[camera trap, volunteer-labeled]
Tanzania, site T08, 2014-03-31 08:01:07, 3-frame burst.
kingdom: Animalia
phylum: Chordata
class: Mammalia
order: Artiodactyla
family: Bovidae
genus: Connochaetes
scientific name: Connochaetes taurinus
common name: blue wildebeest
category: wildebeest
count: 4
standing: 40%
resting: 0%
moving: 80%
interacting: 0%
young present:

•••

Task requirements: Only these lines should appear in the reply: the one containing "family: Bovidae", the last line of the data, and all lines between them, each copied exactly.

Solution to this exercise:
family: Bovidae
genus: Connochaetes
scientific name: Connochaetes taurinus
common name: blue wildebeest
category: wildebeest
count: 4
standing: 40%
resting: 0%
moving: 80%
interacting: 0%
young present:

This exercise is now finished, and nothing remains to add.